It’s like constantly showing up late to a party; my life that is. A party where everyone else already knows each other. They have inside jokes and stories, have known each other’s partners, had dinner with each other’s parents. A party whose guests accept you yet don’t really know you past the game of flip cup you just played together.

I have always felt late to the party.

My family is my family. There is no confusion in my heart or head that the people who adopted me as an infant fill the roles of mom and dad, of aunt and uncle, of grandparent. They talk of a past that isn’t mine. My ancestors weren’t Russian immigrants. My birth family were never called kykes or denied jobs because they were Jewish. They knew no Holocaust.

They looked like me.
Black like me.

My parents divorced when I was still a baby, and both remarried. Two new families where I felt the outcast. My dad and his wife had a child together and suddenly my life at home was divided. I was a tag along. The third wheel of a family whose house I happened to share. I was a target, and on my own. I threw myself into friends, people who had known each other since they were babies. This was the suburbs, you had your friends from childhood but I was new. I came from the city, wide eyed and mystified by these tight knit circles.

Late to the party once again.

I squeezed in. Loud, opinionated, but soft hearted and funny; it was never hard for me to hop from group to group at school.

I never opened up about my family. My friends were from cookie cutter homes with moms who cooked dinner and dads who played basketball on Saturday mornings with them in the driveway. But every family is good at pretending. Every kid goes to school with secrets slammed behind their locker doors. In reality so few of our families were perfect. So few marriages were working. But being an outcast at school, would make being one at home too even worse.

What does it feel like to have people tell you that you look just like your brother? Have the face of your mother? Your fathers laugh and your families knack for sports?

Tall and black. Thin and athletic. Emotional and sympathetic. Scared and anxious. An extrovert with overwhelming needs to be alone. They are not like me.

My acting teachers always said that I had excellent projection. My dad and his father are easily better than me. Anger that resides in me results in words on paper. Either reading or writing, for me the fighting gets done between a book cover. I want to talk to you for hours. I want to your voice, your past, your choice, what led you here. Why that thing I did triggered you then. And when and if it happens again, how to deflect the tension. Amend it. Jesus would they yell. To see red in someone face as they storm around and pace. My dad would throw tantrums like a child. Break things and curse like a fuming bull charging through the streets. And then he would break. And sigh and often cry and hold me.

If this is the party, I would like to leave.
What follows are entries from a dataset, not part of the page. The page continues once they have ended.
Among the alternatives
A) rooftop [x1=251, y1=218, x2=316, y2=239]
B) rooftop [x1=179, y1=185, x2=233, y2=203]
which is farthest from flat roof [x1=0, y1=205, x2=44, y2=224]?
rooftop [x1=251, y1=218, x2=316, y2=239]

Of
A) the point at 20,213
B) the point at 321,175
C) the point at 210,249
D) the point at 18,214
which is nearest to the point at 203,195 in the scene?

We deal with death. But we really never deal with death. If life is a joke, death is the punch line that went over everyone’s head. Everyone should feel the feeling of being on a roller coaster without a harness. Because as you feel yourself falling, grieving, twisting and screaming, you realize that you’re going to be ok.
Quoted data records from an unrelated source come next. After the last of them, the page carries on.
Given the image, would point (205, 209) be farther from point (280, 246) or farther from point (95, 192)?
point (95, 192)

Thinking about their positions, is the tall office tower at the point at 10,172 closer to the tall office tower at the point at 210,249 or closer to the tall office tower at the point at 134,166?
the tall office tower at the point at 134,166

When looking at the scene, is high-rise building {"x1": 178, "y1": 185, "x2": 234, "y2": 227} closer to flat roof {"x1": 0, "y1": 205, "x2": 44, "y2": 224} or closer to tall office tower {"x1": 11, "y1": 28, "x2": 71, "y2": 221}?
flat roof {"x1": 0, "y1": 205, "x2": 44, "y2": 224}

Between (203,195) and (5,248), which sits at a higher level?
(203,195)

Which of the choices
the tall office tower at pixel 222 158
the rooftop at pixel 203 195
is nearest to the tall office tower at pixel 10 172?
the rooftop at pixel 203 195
I don’t know what her last words were. But I can guess her thoughts. Summers spent outside painting each other’s nails. Christmas stockings whose contents overflowed on to the mantle. Trips to bookstores where hours were spent, where I was allowed to roam and explore. The smell of coffee every morning as we shared the bathroom getting ready. Flowers.

Always fresh like Spring. Colors like a Pollock. A laugh that was louder than most car horns. Eyelids that were always ready to shed tears. Arms always willing to cuddle. A mouth unafraid to sound off. Love times a million the kind that radiates from so deep within, that you wonder if their is a trap door.

Fall off that coaster into darkness. But realize that breathing eventually becomes easier and the wind around you dies down. As you finally touch down.

I miss you at the party.

If I ran into one if my siblings on the street, would they notice me?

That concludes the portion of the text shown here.